Ein derartiges Maß an Sorgfalt kann und muß nach Auffassung des unabhängigen Verwaltungssenates von einem berufsmäßigen Parteienvertreter erwartet werden, ohne den in einem solchen Fall ohnehin strengen Sorgfaltsmaßstab zu überspannen. Es wurde auch konkret nie behauptet, der Parteienvertreter habe sich genau bei oder nach der damaligen Besprechung in großer Eile befunden, habe sofort dringende Termine wahrzunehmen gehabt, sei durch wichtige Telefongespräche gestört worden oder ähnliches. Der generelle Hinweis auf den grundsätzlich stressigen Beruf eines Rechtsanwaltes reicht nicht aus.

Nach dem Erkenntnis des Verwaltungsgerichtshofes vom 25.

April 1995, 95/05/0084, ist ein Ereignis unvorhergesehen, wenn die Partei es tatsächlich nicht miteinberechnet hat und dessen Eintritt unter Bedachtnahme auf zumutbare Aufmerksamkeit und Voraussicht nicht erwartet werden konnte. Das im Begriff "Unvorhergesehenheit" gelegene Zumutbarkeitsmoment ist dahin zu verstehen, daß die erforderliche zumutbare Aufmerksamkeit dann noch gewahrt ist, wenn der Partei in Ansehung der Wahrung dieser Frist nur ein "minderer Grad des Versehens" im Sinn des § 1332 ABGB unterläuft. Ein solcher liegt dann vor, wenn es sich um leichte Fahrlässigkeit handelt, also dann, wenn ein Fehler begangen wird, den gelegentlich auch ein sorgfältiger Mensch macht. Der Wiedereinsetzungswerber darf also nicht auffallend sorglos gehandelt haben, somit die in Verkehr mit Behörden für die Einhaltung von Terminen und Fristen erforderliche und ihm nach seinen persönlichen Fähigkeiten zumutbare Sorgfalt außer Acht gelassen haben, wobei an beruflich rechtskundige Parteienvertreter ein strengerer Maßstab anzulegen ist als an rechtsunkundige Personen (vgl. ua Erk v 28. Juni 1994, 94/05/0111).

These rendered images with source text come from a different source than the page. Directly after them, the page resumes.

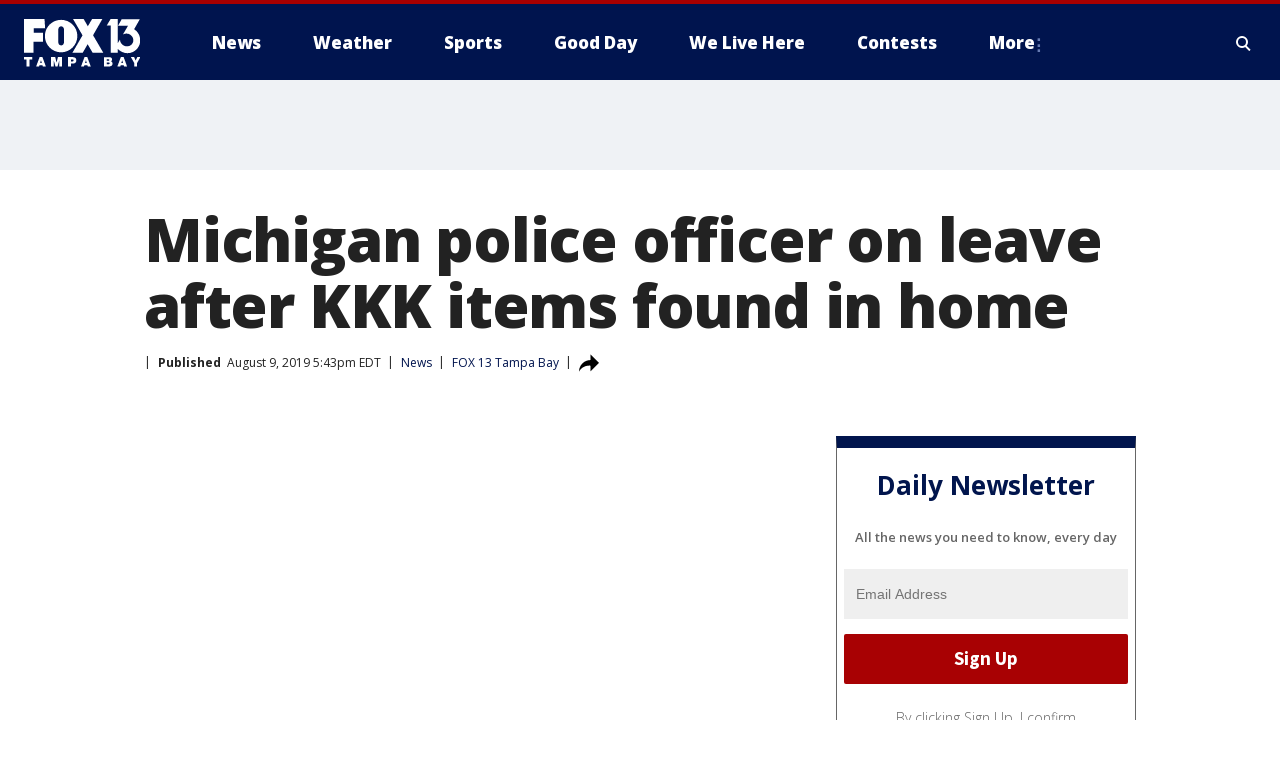

--- FILE ---
content_type: image/svg+xml
request_url: https://static.foxtv.com/static/orion/img/core/s/logos/fts-tampa-bay-b.svg
body_size: 1004
content:
<?xml version="1.0" encoding="UTF-8"?>
<svg width="100px" height="30px" viewBox="0 0 100 30" version="1.1" xmlns="http://www.w3.org/2000/svg" xmlns:xlink="http://www.w3.org/1999/xlink">
    <title>logo/no-call-letters/tampa-bay</title>
    <g id="logo/no-call-letters/tampa-bay" stroke="none" stroke-width="1" fill="none" fill-rule="evenodd">
        <path d="M80.7690688,0 L80.7690688,20.8949385 L82.6319647,17.7465353 C82.6036518,20.0009978 83.8757841,22.0703331 85.9002033,23.0628701 C86.9926227,23.6163642 88.2261303,23.8289071 89.4407951,23.6729413 C91.2081185,23.4563122 92.7538956,22.3795703 93.5696698,20.7968913 C94.1302075,19.685722 94.2769568,18.4113202 93.9836466,17.2018289 C93.5667051,15.4961281 92.4187122,14.0611371 90.8461376,13.2799427 C89.0469751,12.3480098 86.8952369,12.4056089 85.1485084,13.4324605 L85.1485084,13.4324605 L89.5061598,5.89372352 L80.9106924,5.89372352 L84.1026721,0.152517799 L99.7139582,0.152517799 L94.778918,8.86782061 C98.1012657,10.9375232 100.084947,14.6067124 99.9972056,18.5200185 C100.035375,21.474958 98.882127,24.3208037 96.7976253,26.4155537 C94.7131237,28.5103036 91.8729681,29.6774949 88.9178769,29.6538178 C85.7975866,29.5858405 82.8411505,28.2434374 80.7363864,25.93892 L80.7363864,25.93892 L80.7363864,29.2725233 L74.5594155,29.2725233 L74.5594155,5.53421728 L71.291177,5.53421728 L74.5594155,0 L80.7690688,0 Z M17.6484882,0 L18.1931946,8.01807858 L8.31222005,8.01807858 L8.31222005,11.8419177 L16.3411928,11.8419177 L16.3411928,19.838208 L8.24685528,19.838208 L8.24685528,29.3160998 L0,29.3160998 L0,0 L17.6484882,0 Z M51.3440277,0 L54.9390901,6.31859454 L58.6104114,0 L67.4455496,0 L59.427471,14.0643199 L68.2517151,29.2616292 L59.0679648,29.2616292 L54.7756781,21.87541 L50.5378622,29.2834174 L41.6591474,29.2834174 L50.3744502,14.1623671 L42.1929597,0 L51.3440277,0 Z M31.9415848,0.72990661 C39.6549442,0.72990661 45.9078575,6.98281991 45.9078575,14.6961794 C45.9564768,22.4758099 39.7206235,28.8381313 31.9415848,28.9456994 C24.162546,28.8381313 17.9266928,22.4758099 17.975312,14.6961794 C17.975312,6.98281991 24.2282253,0.72990661 31.9415848,0.72990661 Z M31.9524789,6.30770041 C30.6071833,6.37204902 29.5534151,7.48836966 29.5666648,8.83513822 L29.5666648,20.513644 C29.5666648,21.8433261 30.6445851,22.9212464 31.9742672,22.9212464 C33.3039493,22.9212464 34.3818696,21.8433261 34.3818696,20.513644 L34.3927637,20.513644 L34.3927637,8.83513822 C34.3769369,7.4793864 33.3068413,6.37107308 31.9524789,6.30770041 Z" id="fts-tampa-bay-c-copy-2" fill="#FFFFFF"></path>
    </g>
</svg>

Unter Miteinbeziehung dieser Überlegungen vermag der unabhängige Verwaltungssenat im gegenständlichen Fall die Voraussetzungen für eine Wiedereinsetzung in den vorigen Stand somit nicht als gegeben anzusehen, weshalb spruchgemäß zu entscheiden war.

Rechtsmittelbelehrung:

Gegen diesen Bescheid ist kein ordentliches Rechtsmittel zulässig.

Hinweis:

Gegen diesen Bescheid kann innerhalb von sechs Wochen ab seiner Zustellung eine Beschwerde an den Verfassungsgerichtshof oder an den Verwaltungsgerichtshof erhoben werden; diese muß - von gesetzlichen Ausnahmen abgesehen - jeweils von einem Rechtsanwalt unterschrieben sein.